- _Available data_
******************************
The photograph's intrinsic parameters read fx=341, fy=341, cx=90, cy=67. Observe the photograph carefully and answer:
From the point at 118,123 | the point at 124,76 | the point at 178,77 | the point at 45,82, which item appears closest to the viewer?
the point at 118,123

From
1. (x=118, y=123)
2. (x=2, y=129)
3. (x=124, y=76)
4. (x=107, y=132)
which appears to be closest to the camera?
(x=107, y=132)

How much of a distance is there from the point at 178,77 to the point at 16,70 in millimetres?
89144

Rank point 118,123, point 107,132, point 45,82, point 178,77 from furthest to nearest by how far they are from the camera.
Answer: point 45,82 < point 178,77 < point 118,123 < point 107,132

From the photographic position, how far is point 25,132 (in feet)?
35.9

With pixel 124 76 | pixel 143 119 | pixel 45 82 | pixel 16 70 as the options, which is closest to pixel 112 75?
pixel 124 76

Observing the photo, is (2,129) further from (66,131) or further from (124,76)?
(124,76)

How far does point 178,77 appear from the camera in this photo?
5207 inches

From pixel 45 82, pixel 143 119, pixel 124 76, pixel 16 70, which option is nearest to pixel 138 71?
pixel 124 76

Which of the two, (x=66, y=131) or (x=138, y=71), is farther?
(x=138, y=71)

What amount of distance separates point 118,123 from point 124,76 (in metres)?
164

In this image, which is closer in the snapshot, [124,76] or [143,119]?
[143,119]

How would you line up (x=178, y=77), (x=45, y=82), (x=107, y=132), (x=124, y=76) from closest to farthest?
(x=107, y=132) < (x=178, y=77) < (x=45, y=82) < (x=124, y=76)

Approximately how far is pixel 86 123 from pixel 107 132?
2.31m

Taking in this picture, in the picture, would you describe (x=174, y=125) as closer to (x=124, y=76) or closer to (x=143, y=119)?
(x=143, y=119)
******************************
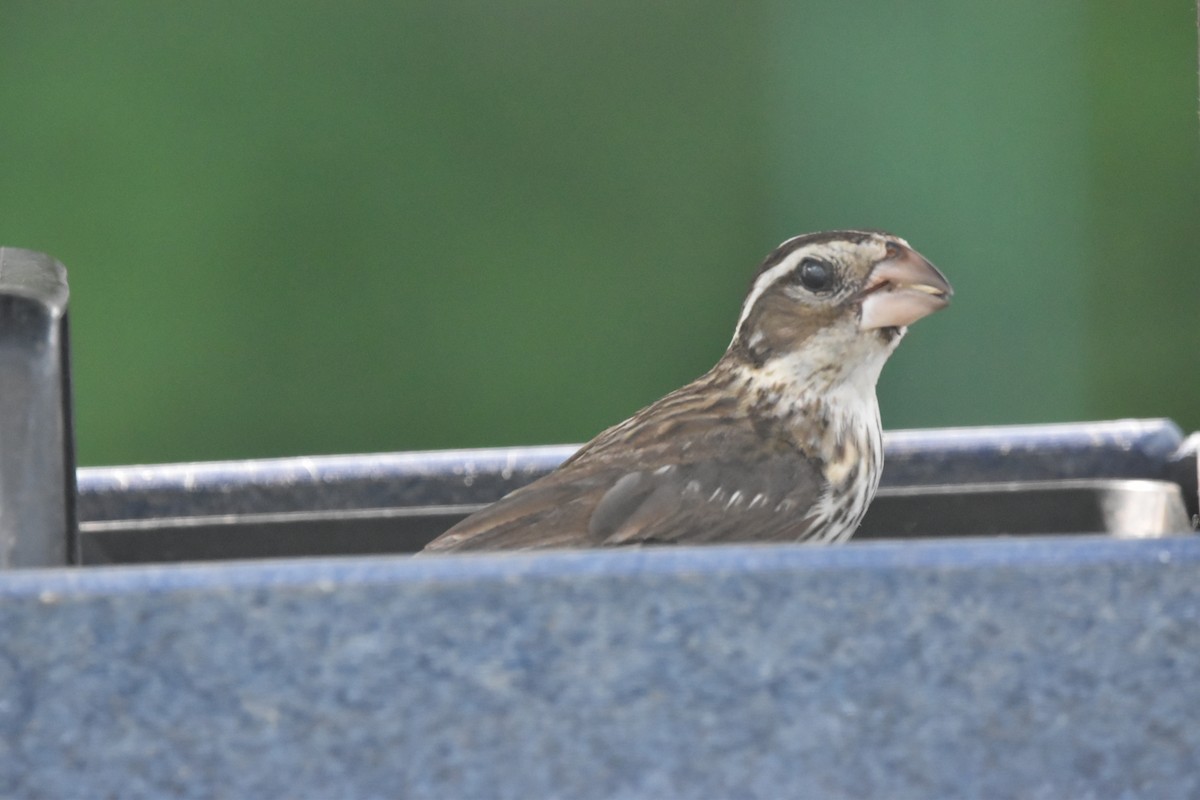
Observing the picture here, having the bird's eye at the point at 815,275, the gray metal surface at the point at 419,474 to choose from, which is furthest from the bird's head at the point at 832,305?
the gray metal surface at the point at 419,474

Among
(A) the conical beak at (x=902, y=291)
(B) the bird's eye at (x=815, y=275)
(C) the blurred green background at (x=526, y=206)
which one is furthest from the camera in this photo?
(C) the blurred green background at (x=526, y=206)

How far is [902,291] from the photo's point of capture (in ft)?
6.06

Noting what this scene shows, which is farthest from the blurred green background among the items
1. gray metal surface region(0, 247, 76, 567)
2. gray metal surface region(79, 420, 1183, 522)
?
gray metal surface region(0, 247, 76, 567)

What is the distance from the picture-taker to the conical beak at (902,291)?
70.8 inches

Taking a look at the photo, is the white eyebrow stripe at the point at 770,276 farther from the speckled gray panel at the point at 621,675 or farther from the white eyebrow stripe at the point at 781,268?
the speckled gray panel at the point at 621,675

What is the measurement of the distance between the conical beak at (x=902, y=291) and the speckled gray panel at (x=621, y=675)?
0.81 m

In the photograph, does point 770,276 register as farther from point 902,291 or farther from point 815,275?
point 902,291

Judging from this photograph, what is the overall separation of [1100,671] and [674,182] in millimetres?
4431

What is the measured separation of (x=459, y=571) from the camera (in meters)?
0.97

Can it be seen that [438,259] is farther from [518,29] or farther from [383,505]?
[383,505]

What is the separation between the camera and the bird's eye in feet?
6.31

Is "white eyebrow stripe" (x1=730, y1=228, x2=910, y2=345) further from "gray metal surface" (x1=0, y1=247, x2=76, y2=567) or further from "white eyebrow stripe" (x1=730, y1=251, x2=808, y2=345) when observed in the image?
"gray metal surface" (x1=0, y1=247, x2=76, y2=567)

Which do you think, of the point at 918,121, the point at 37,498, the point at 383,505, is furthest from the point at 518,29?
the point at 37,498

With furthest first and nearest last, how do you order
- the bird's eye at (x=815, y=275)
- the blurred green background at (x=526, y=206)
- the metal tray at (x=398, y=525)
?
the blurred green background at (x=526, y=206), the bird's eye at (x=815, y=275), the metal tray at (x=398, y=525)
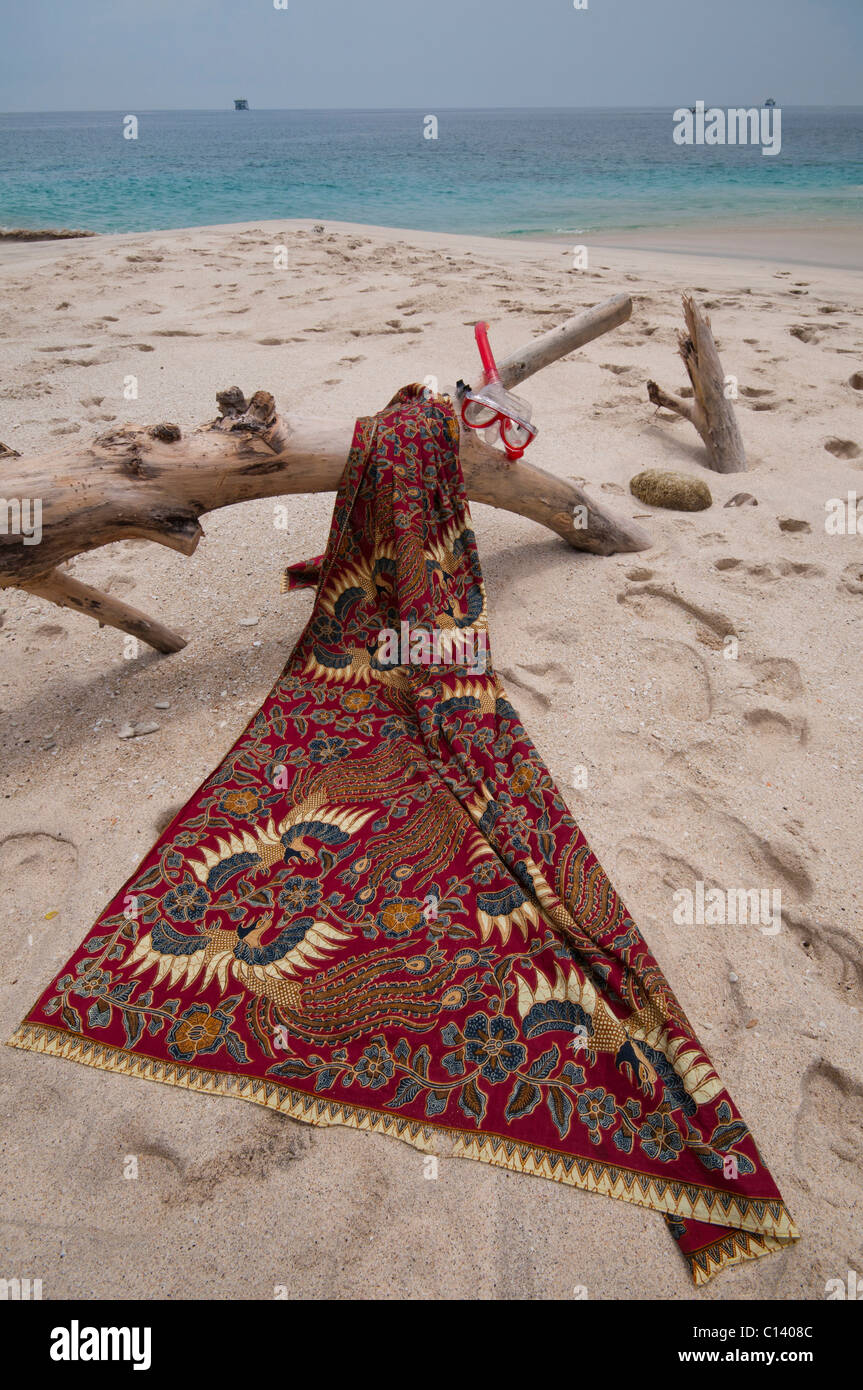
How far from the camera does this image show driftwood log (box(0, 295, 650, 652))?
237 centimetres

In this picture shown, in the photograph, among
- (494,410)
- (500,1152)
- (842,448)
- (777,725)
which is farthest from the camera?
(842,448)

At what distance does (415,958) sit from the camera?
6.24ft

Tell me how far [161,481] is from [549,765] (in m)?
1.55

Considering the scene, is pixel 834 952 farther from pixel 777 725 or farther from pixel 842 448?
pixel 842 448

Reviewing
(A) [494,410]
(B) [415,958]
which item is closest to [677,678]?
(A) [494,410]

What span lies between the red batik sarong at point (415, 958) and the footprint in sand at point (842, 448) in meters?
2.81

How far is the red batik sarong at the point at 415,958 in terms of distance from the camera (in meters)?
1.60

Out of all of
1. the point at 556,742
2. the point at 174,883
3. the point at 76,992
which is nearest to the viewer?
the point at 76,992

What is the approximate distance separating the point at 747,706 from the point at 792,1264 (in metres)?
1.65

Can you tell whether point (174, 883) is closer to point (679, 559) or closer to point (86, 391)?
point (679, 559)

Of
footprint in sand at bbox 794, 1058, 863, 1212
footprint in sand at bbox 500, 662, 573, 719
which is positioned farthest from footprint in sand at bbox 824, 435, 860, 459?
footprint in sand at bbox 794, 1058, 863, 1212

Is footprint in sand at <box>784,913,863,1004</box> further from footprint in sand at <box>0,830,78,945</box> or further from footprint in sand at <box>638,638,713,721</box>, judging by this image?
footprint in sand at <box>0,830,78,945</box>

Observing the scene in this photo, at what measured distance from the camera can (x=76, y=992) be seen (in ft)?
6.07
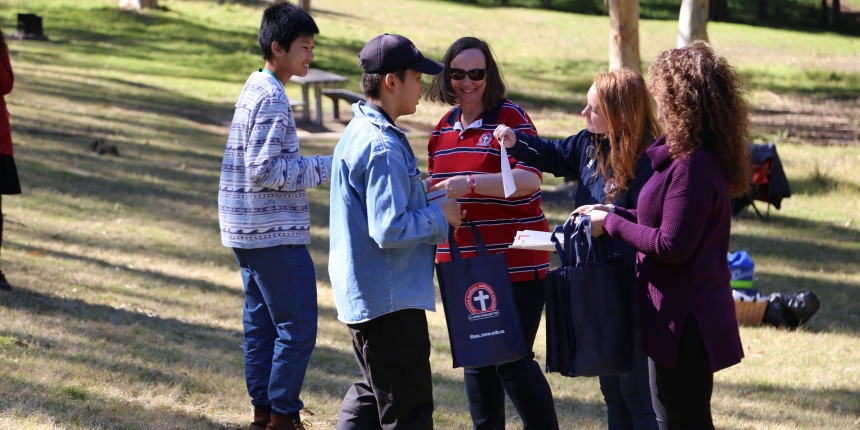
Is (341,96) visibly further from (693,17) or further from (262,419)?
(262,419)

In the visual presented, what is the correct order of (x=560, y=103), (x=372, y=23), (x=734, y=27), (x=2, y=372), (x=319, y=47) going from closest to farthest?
******************************
- _Requirements_
Copy the data word for word, beginning at the line containing "The photograph's intrinsic" and continuing through the line containing "(x=107, y=132) <", with both of those lines included.

- _Written answer_
The photograph's intrinsic parameters read fx=341, fy=341, cx=90, cy=67. Observe the photograph carefully and answer:
From the point at 118,123 | the point at 124,76 | the point at 178,77 | the point at 45,82, which item appears closest to the viewer?
the point at 118,123

From
1. (x=118, y=123)
2. (x=2, y=129)
3. (x=124, y=76)
4. (x=107, y=132)
which appears to be closest to the camera?
(x=107, y=132)

How much of a distance is there from the point at 178,77 to the point at 16,70 in millimetres?
89144

Rank point 118,123, point 107,132, point 45,82, point 178,77 from furthest to nearest by how far they are from the camera.
Answer: point 45,82 < point 178,77 < point 118,123 < point 107,132

From the photographic position, how far is point 25,132 (in feet)?
35.9

With pixel 124 76 | pixel 143 119 | pixel 45 82 | pixel 16 70 as the options, which is closest to pixel 112 75?
pixel 124 76

Observing the photo, is (2,129) further from (66,131) or further from (124,76)?
(124,76)

How far does point 178,77 appear from the camera in this photo?
5207 inches

From pixel 45 82, pixel 143 119, pixel 124 76, pixel 16 70, which option is nearest to pixel 138 71?
pixel 124 76

Which of the two, (x=66, y=131) or (x=138, y=71), is farther?
(x=138, y=71)

What amount of distance separates point 118,123 from point 124,76 (in metres)?
164

In this image, which is closer in the snapshot, [124,76] or [143,119]?
[143,119]

How would you line up (x=178, y=77), (x=45, y=82), (x=107, y=132), (x=124, y=76) from closest to farthest?
(x=107, y=132) < (x=178, y=77) < (x=45, y=82) < (x=124, y=76)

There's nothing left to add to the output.